English Spelling Vs Japanese Spelling

I mostly agree. You know that the DB already allows for what you want, since aliases can have sort names as well?

I don’t think we can give a useful result for this (esoteric, IMHO) request, until transliterations are universal. You’d want to sort 相川嘉男 before Пётр Ильич Чайковский because A comes before T, but if you’re missing Aikawa-san’s transliteration, you’re bound to sort him after all the artists where you do have them.

I am proposing that MusicBrainz include code to transliterate names on demand, so that there is no need to add aliases to each entity for each target language.

And, I probably wasn’t being clear when I wrote:

What I mean is the English conventions for sorting a list of strings, some of which are non-Latin. The English convention I expect is: Latin-script strings first, in English-language sorting order; then all the non-Latin strings, grouped by script and in some reasonable order within script; e.g. the Cyrillic strings in Russian sort order, then all the Greek strings in Greek sort order, then the Japanese strings in kanji character code order, etc.

The English convention i expect for sorting a list of non-Latin strings does not call for sorting by the English Latin-script transliteration, but displaying the original non-Latin string.

• Given entries
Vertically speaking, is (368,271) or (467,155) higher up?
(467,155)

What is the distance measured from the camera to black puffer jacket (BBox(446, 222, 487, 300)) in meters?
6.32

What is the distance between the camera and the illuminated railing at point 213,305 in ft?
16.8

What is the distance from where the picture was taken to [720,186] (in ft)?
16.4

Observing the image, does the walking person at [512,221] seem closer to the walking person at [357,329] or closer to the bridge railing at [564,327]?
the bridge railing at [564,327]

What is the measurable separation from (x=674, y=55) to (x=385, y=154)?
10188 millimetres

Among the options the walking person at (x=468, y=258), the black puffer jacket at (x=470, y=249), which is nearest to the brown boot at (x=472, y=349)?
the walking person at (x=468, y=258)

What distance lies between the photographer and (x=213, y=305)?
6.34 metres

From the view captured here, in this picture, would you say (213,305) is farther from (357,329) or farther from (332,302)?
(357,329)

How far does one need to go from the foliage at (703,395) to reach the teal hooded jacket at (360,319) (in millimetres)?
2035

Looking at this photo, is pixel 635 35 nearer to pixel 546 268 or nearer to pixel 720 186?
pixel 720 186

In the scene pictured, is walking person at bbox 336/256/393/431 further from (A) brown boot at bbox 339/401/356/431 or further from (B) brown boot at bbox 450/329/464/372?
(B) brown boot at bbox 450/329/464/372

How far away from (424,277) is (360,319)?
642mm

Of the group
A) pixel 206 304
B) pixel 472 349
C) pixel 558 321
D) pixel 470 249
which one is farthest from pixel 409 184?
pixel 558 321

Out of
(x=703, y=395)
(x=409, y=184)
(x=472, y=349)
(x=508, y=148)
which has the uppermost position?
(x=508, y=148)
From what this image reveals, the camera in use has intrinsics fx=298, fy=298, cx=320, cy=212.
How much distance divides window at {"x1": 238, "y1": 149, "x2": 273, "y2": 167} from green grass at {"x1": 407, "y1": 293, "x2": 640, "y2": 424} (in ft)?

• What to do
a) Please summarize the forum thread on sorting names in two sentences.
b) According to the forum thread on sorting names, in what order should Japanese strings be sorted under the expected English convention?
c) Rewrite the forum thread on sorting names between "And, I probably" and "original non-Latin string.", inclusive, changing "Cyrillic" to "Armenian".

• The replies
a) The thread notes that the database already lets aliases carry sort names, but it argues that sorting by transliteration can't give a useful result until transliterations are universal, and it proposes that MusicBrainz transliterate names on demand instead. It also describes the expected English convention: Latin-script strings come first in English-language order, then non-Latin strings follow grouped by script and displayed in their original form rather than sorted by transliteration.

b) In kanji character code order.

c)
And, I probably wasn’t being clear when I wrote:

What I mean is the English conventions for sorting a list of strings, some of which are non-Latin. The English convention I expect is: Latin-script strings first, in English-language sorting order; then all the non-Latin strings, grouped by script and in some reasonable order within script; e.g. the Armenian strings in Russian sort order, then all the Greek strings in Greek sort order, then the Japanese strings in kanji character code order, etc.

The English convention i expect for sorting a list of non-Latin strings does not call for sorting by the English Latin-script transliteration, but displaying the original non-Latin string.